June 11, 2003 – It's becoming known in film circles as "the little foreign film that could." With reason. "Bend It Like Beckham" has all sorts of elements that would not seem to appeal to a large audience. But, they do.
It's a film about an East Indian girl, Jesminder (Parminder K. Nagra), living in London who wants nothing more than to play football ("soccer" to Americans, unlike the rest of the world). The problem is, this goes against the wishes of her parents, who want her to stay home and learn to make the perfect chapatti (a sort of Indian paté) for a perfect Indian husband.
Jess's older sister, Pinky (Archie Panjabi), is preparing for a traditional Indian wedding at the same time that Jess is sneaking away for football practice. Seen in the park one day by Juliette (Keira Knightley), who plays for the Hounslow Harriers women's team, Jess is recruited to join them. Their coach is a young Irishman named Joe (Jonathan Rhys-Meyers), and it is love at second or third sight — complicated because Joe cannot date his players, and Juliette has a crush on him, too.
Sound familiar? Roger Ebert says while the elements may be routine, "what makes it special is the bubbling energy of the cast." Other reviewers agree. Some have inevitably compared it with "My Big Fat Greek Wedding" — because of the ethnic elements and because it is "just so much fun."
Not all fun, though. It explores the conflict of breaking away from a traditional, tight-knit family and playing a sport, a traditional man's sport at that, and getting away with it. The film first made its way around the art houses but then began popping up in commercial theaters. It's first run in New York right now.
Director Gurinder Chada wondered how it would make the transition to a wider audience. She tells a story in The Los Angeles Times: As she was walking out of a theater in Houston after a screening of her film, an older man wearing a cowboy hat sauntered over to her. "Mighty fine movie, young lady," he said in his Texas drawl.
Chada, who had never visited Texas before, asked him what he had like about a romantic comedy set in a suburban Indian neighborhood of West London. "It was intimate," he said.
According to the L.A. Times review, the movie's fans range from Girl Scouts and tweenie soccer players to a California state legislator who wants to screen it for her colleagues in honor of the 31st anniversary of Title IX, the 1972 federal law which catapulted girls' and women's participation in sports by denying federal funding to schools that discriminated in programs on a gender basis.

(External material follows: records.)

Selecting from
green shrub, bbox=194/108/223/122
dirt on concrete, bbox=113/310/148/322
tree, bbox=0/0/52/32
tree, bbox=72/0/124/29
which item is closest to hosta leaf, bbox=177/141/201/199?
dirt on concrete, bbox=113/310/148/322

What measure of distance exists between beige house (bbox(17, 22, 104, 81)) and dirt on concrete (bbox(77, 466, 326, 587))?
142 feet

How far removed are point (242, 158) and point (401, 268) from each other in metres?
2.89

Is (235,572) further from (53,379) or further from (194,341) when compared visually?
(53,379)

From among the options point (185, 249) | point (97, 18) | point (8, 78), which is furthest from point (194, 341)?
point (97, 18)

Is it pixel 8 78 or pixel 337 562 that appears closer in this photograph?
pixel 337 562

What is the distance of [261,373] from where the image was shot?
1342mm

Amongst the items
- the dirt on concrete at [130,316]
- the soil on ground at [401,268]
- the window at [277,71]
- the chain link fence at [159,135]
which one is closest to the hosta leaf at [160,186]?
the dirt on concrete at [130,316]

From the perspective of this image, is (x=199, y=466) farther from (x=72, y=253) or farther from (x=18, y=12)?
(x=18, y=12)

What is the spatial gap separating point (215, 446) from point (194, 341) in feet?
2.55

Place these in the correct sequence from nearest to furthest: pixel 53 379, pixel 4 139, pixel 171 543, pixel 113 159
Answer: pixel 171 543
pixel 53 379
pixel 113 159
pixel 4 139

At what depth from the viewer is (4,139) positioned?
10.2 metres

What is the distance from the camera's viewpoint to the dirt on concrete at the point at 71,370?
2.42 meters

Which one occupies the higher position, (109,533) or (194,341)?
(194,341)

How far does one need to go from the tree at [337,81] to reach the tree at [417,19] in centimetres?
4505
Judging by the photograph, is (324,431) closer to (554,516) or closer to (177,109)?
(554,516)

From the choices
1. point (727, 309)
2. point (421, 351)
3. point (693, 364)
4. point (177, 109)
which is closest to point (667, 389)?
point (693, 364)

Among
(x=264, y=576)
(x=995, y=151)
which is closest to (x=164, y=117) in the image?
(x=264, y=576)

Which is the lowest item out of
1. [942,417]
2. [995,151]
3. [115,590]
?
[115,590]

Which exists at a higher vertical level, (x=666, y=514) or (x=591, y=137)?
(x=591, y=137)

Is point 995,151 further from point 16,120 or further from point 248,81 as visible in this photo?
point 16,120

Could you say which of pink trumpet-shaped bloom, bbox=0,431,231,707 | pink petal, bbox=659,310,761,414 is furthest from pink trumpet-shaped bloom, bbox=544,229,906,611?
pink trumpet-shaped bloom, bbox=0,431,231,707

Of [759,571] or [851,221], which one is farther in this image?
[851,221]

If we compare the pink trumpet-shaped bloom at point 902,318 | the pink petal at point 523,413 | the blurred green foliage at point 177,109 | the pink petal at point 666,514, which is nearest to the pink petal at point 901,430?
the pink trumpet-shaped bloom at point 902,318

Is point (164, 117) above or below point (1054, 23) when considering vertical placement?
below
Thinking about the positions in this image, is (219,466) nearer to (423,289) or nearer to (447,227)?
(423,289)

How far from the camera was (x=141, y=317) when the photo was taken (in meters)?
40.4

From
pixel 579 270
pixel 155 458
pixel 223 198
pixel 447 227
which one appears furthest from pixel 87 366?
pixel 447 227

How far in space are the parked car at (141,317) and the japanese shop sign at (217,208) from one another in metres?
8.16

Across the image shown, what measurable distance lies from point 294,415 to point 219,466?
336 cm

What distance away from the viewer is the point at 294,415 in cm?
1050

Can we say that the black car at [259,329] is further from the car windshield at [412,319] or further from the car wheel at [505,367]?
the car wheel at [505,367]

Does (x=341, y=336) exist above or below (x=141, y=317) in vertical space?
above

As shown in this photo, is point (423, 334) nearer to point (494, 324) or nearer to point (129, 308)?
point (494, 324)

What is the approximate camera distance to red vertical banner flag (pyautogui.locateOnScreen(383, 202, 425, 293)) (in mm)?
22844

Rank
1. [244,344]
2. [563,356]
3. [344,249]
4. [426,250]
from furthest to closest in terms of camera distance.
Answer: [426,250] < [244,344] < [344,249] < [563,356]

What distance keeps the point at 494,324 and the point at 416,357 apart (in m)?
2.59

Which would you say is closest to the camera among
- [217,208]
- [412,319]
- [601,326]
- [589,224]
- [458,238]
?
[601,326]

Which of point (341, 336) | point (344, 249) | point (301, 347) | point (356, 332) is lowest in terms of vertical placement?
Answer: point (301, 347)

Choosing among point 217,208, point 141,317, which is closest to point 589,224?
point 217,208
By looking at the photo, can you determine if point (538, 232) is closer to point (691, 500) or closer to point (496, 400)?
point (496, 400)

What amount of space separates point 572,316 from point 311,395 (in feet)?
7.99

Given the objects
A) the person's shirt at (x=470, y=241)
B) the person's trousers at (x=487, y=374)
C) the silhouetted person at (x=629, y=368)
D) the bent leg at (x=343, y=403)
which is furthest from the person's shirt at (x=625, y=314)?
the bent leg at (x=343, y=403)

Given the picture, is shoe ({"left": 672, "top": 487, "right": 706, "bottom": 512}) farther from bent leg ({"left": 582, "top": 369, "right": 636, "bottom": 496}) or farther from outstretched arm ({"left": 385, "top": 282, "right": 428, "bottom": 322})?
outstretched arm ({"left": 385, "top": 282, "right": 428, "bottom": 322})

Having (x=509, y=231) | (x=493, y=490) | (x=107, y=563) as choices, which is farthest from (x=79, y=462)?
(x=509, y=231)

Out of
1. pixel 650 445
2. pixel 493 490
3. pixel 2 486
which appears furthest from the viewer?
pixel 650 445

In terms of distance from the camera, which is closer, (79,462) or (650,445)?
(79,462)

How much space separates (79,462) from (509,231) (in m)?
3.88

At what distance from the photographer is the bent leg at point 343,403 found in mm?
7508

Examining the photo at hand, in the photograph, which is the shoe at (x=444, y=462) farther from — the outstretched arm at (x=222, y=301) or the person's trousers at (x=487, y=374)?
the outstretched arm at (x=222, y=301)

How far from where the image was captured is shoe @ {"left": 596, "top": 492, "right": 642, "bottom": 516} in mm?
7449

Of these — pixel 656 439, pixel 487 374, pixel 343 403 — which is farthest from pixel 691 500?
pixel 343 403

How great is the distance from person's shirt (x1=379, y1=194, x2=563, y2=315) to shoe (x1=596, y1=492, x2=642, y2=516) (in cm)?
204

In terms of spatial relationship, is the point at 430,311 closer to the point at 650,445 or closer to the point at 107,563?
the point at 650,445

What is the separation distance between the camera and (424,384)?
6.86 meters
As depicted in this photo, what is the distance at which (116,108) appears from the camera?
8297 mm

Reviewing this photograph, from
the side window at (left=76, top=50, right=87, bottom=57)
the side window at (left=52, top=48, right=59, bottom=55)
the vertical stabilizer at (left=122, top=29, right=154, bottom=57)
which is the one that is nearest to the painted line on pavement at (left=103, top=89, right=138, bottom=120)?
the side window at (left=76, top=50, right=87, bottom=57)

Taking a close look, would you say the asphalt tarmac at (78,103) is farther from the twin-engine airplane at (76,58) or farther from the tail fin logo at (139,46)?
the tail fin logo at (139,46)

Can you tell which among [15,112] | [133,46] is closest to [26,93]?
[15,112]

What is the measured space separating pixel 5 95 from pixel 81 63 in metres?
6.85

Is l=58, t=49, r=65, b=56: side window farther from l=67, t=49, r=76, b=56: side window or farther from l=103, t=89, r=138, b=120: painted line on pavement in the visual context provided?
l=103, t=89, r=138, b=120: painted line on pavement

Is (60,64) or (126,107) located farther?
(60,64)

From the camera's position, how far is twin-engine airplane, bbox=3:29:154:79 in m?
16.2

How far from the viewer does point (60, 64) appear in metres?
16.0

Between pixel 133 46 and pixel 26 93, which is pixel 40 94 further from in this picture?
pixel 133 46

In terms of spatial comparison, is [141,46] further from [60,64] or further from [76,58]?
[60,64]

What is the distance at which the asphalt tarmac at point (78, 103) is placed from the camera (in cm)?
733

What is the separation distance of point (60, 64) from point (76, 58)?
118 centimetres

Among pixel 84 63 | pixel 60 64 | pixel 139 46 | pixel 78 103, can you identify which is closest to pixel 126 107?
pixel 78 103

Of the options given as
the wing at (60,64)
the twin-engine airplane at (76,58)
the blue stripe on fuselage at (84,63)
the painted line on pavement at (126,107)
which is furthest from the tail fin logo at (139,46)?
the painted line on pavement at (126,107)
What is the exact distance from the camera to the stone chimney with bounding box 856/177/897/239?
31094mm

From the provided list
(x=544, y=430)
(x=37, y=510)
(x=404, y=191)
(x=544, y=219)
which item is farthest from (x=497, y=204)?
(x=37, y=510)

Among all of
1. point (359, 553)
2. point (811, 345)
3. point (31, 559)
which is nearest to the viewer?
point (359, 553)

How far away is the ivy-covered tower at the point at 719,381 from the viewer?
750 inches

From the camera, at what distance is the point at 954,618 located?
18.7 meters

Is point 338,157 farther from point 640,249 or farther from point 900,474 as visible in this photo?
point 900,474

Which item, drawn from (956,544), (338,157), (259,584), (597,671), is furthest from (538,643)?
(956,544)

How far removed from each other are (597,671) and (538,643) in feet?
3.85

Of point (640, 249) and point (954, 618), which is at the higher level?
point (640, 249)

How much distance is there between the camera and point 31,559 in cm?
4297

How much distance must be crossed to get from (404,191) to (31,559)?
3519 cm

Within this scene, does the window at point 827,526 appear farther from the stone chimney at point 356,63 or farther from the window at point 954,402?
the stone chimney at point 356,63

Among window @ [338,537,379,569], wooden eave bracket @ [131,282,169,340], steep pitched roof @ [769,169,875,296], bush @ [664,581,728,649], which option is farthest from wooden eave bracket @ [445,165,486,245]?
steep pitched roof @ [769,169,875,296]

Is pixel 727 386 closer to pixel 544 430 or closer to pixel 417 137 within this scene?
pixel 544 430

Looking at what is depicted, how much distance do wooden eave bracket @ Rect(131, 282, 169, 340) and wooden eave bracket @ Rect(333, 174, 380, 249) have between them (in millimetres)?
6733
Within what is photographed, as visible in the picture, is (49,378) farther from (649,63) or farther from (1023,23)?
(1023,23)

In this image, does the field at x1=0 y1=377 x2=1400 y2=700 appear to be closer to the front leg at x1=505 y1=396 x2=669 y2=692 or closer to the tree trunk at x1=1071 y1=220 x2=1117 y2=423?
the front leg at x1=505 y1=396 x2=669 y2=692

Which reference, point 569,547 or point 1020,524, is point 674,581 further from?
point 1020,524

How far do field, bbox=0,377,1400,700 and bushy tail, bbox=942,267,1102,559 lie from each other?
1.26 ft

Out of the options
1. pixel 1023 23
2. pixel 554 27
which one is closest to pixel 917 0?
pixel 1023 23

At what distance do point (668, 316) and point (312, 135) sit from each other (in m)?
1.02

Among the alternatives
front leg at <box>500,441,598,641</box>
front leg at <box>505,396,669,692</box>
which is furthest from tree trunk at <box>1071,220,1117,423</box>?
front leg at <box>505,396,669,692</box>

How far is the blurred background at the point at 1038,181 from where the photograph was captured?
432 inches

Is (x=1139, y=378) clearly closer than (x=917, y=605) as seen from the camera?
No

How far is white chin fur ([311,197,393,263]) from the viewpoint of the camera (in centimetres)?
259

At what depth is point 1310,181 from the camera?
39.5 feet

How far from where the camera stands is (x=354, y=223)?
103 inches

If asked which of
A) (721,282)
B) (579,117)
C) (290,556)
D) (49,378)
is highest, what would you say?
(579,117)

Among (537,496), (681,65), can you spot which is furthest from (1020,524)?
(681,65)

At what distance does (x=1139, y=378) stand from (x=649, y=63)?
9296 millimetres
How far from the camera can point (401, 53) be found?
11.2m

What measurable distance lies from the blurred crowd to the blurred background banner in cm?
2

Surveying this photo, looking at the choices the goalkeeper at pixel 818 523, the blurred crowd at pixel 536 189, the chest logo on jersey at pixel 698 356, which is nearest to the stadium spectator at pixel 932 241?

And, although he would hardly be a benchmark, there's that aging Texan.
Oh, by the way, the title: David Beckham is England's Michael Jordan of soccer. He is currently touring the United States promoting his sport. "Bending" is term that describes Beckham's reputed ability to put a spin on a soccer ball so that it will curve right around the opposing goalie.
The 112-minute movie is rated PG-13 for language and sexual content. It is playing at Market Square East.